┌──
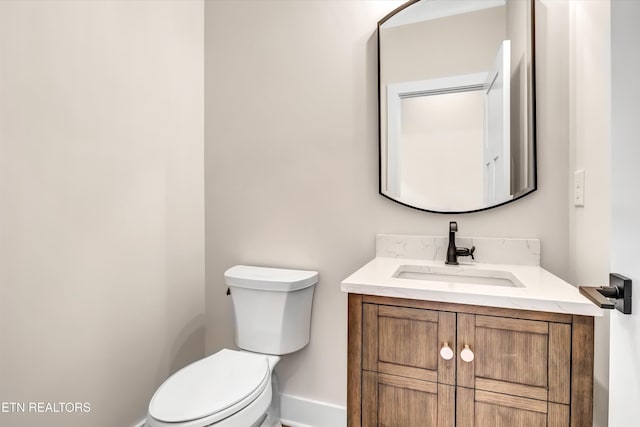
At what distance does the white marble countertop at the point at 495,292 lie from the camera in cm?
92

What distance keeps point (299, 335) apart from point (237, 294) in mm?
368

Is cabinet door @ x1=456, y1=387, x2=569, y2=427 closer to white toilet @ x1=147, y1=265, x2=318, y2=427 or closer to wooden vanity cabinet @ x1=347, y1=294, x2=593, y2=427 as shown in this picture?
wooden vanity cabinet @ x1=347, y1=294, x2=593, y2=427

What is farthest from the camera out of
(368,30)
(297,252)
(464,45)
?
(297,252)

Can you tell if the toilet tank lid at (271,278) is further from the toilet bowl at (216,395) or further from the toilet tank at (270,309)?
the toilet bowl at (216,395)

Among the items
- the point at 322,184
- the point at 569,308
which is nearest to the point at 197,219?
the point at 322,184

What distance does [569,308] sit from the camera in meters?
0.91

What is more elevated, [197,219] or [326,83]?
[326,83]

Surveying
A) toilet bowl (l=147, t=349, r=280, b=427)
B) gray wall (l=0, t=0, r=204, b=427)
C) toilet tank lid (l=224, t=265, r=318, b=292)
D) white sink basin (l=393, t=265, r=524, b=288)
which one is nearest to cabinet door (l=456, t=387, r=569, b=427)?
white sink basin (l=393, t=265, r=524, b=288)

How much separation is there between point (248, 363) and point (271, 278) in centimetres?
38

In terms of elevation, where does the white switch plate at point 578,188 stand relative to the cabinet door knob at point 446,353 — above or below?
above

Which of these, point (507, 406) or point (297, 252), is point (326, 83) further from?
point (507, 406)

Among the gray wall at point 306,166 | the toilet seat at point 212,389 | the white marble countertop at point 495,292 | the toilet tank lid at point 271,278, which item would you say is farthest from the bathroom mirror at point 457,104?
the toilet seat at point 212,389

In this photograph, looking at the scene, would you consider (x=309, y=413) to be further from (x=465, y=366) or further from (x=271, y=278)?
(x=465, y=366)

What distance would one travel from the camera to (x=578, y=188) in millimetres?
1258
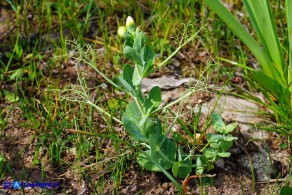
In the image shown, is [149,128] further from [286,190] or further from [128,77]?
[286,190]

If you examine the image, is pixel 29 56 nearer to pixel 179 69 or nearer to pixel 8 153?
pixel 8 153

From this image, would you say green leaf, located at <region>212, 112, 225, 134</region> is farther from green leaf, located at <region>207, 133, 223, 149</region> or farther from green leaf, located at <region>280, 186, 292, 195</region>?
green leaf, located at <region>280, 186, 292, 195</region>

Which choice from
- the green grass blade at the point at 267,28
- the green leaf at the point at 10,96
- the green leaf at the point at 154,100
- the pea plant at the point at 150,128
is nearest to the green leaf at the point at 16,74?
the green leaf at the point at 10,96

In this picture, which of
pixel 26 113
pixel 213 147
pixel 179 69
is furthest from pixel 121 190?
pixel 179 69

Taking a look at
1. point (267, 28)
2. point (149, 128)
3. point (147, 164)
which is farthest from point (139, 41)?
point (267, 28)

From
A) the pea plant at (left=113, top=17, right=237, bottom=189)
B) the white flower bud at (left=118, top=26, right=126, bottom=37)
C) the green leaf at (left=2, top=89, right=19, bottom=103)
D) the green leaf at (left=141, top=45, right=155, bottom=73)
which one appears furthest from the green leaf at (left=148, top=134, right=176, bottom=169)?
the green leaf at (left=2, top=89, right=19, bottom=103)
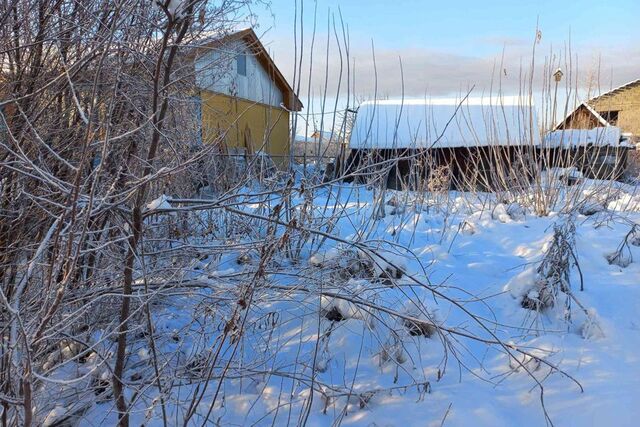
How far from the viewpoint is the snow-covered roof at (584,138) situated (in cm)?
584

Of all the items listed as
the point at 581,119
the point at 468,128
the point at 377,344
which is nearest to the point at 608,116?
the point at 581,119

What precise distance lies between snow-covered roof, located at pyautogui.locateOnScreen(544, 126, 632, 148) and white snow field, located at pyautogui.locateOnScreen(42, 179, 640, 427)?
226 cm

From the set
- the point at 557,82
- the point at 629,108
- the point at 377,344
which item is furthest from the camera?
the point at 629,108

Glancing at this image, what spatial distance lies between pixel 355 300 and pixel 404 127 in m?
9.46

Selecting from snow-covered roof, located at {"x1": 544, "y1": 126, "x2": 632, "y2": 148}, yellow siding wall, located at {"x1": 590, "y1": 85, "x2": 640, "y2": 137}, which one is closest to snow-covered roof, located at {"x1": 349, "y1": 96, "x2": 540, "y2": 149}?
snow-covered roof, located at {"x1": 544, "y1": 126, "x2": 632, "y2": 148}

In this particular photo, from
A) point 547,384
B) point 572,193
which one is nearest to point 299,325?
point 547,384

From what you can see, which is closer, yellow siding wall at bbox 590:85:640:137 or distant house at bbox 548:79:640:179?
distant house at bbox 548:79:640:179

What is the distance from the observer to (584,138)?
6.02 metres

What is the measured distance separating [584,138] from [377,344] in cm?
448

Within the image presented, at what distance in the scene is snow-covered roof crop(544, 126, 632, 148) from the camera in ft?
19.2

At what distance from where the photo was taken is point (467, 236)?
└──
▸ REQUIRED WORK: Lay out the records, from the line containing "In this picture, which of" through the end of the records, as a Markdown table with a No. column numbering each row and a Line column holding the line. Skip blank lines, and leave the pictures out.

▸ WRITTEN SOLUTION:
| No. | Line |
|---|---|
| 1 | In this picture, which of |
| 2 | pixel 26 113 |
| 3 | pixel 213 147 |
| 4 | pixel 179 69 |
| 5 | is furthest from pixel 121 190? |
| 6 | pixel 179 69 |
| 7 | Taking a look at |
| 8 | 1. point (267, 28) |
| 9 | 2. point (149, 128) |
| 10 | 3. point (147, 164) |
| 11 | which is farthest from point (139, 41)? |
| 12 | point (267, 28) |
| 13 | From |
| 14 | A) the pea plant at (left=113, top=17, right=237, bottom=189) |
| 15 | B) the white flower bud at (left=118, top=26, right=126, bottom=37) |
| 16 | C) the green leaf at (left=2, top=89, right=19, bottom=103) |
| 17 | D) the green leaf at (left=141, top=45, right=155, bottom=73) |
| 18 | which one appears furthest from the green leaf at (left=148, top=134, right=176, bottom=169)? |
| 19 | the green leaf at (left=2, top=89, right=19, bottom=103) |
| 20 | How far from the viewpoint is the snow-covered roof at (584,138) situated (in cm)? |
| 21 | 584 |
| 22 | Of all the items listed as |
| 23 | the point at 581,119 |
| 24 | the point at 468,128 |
| 25 | the point at 377,344 |
| 26 | which is nearest to the point at 608,116? |
| 27 | the point at 581,119 |
| 28 | What precise distance lies between snow-covered roof, located at pyautogui.locateOnScreen(544, 126, 632, 148) and white snow field, located at pyautogui.locateOnScreen(42, 179, 640, 427)? |
| 29 | 226 cm |
| 30 | From the set |
| 31 | - the point at 557,82 |
| 32 | - the point at 629,108 |
| 33 | - the point at 377,344 |
| 34 | which item is furthest from the camera? |
| 35 | the point at 629,108 |
| 36 | Glancing at this image, what spatial distance lies between pixel 355 300 and pixel 404 127 in m? |
| 37 | 9.46 |
| 38 | Selecting from snow-covered roof, located at {"x1": 544, "y1": 126, "x2": 632, "y2": 148}, yellow siding wall, located at {"x1": 590, "y1": 85, "x2": 640, "y2": 137}, which one is closest to snow-covered roof, located at {"x1": 349, "y1": 96, "x2": 540, "y2": 149}? |
| 39 | snow-covered roof, located at {"x1": 544, "y1": 126, "x2": 632, "y2": 148} |
| 40 | In this particular photo, from |
| 41 | A) point 547,384 |
| 42 | B) point 572,193 |
| 43 | which one is nearest to point 299,325? |
| 44 | point 547,384 |
| 45 | From what you can see, which is closer, yellow siding wall at bbox 590:85:640:137 or distant house at bbox 548:79:640:179? |
| 46 | distant house at bbox 548:79:640:179 |
| 47 | What is the distance from the observer to (584,138)? |
| 48 | 6.02 metres |
| 49 | What is the measured distance separating [584,138] from [377,344] in cm? |
| 50 | 448 |
| 51 | Within the image presented, at what distance in the scene is snow-covered roof crop(544, 126, 632, 148) from the camera in ft? |
| 52 | 19.2 |
| 53 | At what distance from where the photo was taken is point (467, 236)? |